On appeal, Irvine J stated that although an appellate court will generally be unwilling to disturb an award of damages made at first instance, it may do so if there is an error in the award so serious as to amount to an error of law.

In this case, it was first necessary to establish whether liability was owed by Ardenheath to the plaintiff at all.  Section 3 of the Occupiers Liability Act 1995 states as follows regarding the liability owed by occupiers towards visitors to their property:

"(1) An occupier of premises owes a duty of care (“the common duty of care”) towards a visitor thereto except in so far as the occupier extends, restricts, modifies or excludes that duty in accordance with section 5.

(2) In this section “the common duty of care” means a duty to take such care as is reasonable in all the circumstances (having regard to the care which a visitor may reasonably be expected to take for his or her own safety and, if the visitor is on the premises in the company of another person, the extent of the supervision and control the latter person may reasonably be expected to exercise over the visitor's activities) to ensure that a visitor to the premises does not suffer injury or damage by reason of any danger existing thereon."
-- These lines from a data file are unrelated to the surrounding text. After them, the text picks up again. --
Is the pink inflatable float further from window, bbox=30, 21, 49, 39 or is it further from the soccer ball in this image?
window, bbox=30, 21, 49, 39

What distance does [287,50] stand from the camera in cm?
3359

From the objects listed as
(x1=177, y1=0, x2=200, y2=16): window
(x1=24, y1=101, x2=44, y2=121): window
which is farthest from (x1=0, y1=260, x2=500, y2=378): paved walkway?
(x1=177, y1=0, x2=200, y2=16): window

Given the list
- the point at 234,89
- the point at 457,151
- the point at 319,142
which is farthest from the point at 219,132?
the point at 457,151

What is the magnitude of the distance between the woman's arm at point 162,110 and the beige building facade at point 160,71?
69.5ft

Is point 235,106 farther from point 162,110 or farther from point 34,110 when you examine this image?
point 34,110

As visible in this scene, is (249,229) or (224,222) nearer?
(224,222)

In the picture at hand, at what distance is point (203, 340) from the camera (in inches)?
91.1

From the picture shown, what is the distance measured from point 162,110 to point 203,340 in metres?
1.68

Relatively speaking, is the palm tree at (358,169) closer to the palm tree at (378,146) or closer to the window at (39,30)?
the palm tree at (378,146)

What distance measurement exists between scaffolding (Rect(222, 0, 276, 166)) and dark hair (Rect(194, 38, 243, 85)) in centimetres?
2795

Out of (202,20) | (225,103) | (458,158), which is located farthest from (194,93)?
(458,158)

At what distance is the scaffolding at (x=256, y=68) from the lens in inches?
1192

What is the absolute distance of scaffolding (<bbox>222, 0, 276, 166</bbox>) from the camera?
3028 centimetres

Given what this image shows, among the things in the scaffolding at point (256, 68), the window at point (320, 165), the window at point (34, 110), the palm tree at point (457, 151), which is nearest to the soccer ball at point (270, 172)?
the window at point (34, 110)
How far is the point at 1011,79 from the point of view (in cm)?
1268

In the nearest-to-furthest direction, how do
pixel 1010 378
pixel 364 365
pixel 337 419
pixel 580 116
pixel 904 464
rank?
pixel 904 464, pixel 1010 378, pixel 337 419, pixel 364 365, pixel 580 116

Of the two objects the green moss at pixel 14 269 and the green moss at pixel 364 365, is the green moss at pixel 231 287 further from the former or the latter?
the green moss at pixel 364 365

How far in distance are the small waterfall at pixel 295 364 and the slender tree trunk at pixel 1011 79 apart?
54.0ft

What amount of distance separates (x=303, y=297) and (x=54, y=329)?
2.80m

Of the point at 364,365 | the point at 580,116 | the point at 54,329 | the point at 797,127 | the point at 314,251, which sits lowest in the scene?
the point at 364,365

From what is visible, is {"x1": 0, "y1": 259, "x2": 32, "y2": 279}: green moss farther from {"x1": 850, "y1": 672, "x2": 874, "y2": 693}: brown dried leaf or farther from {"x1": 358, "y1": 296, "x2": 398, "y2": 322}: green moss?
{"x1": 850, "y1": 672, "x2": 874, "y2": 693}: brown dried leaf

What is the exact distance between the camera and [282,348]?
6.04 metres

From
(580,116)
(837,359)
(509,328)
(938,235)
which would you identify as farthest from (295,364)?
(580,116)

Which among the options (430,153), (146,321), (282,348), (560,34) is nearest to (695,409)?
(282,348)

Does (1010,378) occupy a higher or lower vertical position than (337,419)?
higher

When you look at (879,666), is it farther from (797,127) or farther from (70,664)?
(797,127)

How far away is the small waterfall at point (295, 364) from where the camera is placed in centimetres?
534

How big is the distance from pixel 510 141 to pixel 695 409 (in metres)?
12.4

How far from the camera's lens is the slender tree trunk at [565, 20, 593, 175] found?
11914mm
The Court of Appeal therefore had to assess whether the defendants had taken “such care as is reasonable in all the circumstances” to ensure that Ms Byrne did not suffer any injury. Irvine J set out the criteria used by the appellate court in assessing this as examining the probability of an accident occurring, the gravity of an injury likely to be caused by the risk posed, and the cost of eliminating that potential risk.  Having taken these factors into account, the court concluded that the risk posed by the layout of the car park was minimal and that Ardenheath was entitled to assume that a visitor to the property would exercise reasonable care for their own safety in exiting the car park. The court therefore concluded that Ardenheath was not liable for the injuries sustained by Ms Byrne, and allowed Ardenheath's appeal.

Irvine J noted in her judgment that “Judges should be careful when interpreting statutory provisions such as s. 3 of the 1995 Act to ensure that they do not inadvertently and contrary to the intention of the legislature by their judgments end up denying children the joy of running down a grassy slope in a public park on a dry summer day or the golfer the pleasure of playing to an elevated green surrounded by a grassy bank.”

Irvine J also urged caution by courts in assessing expert opinion as evidence, indicating that when the court is not dealing with a complex specialist field of activity, a trial judge should “bring ordinary common sense to bear” on their assessment of the evidence.

The Court of Appeal’s endorsement of personal responsibility and of common sense and reasonableness to apply in the assessment of occupiers’ liability to third parties will be welcomed by owners and occupiers.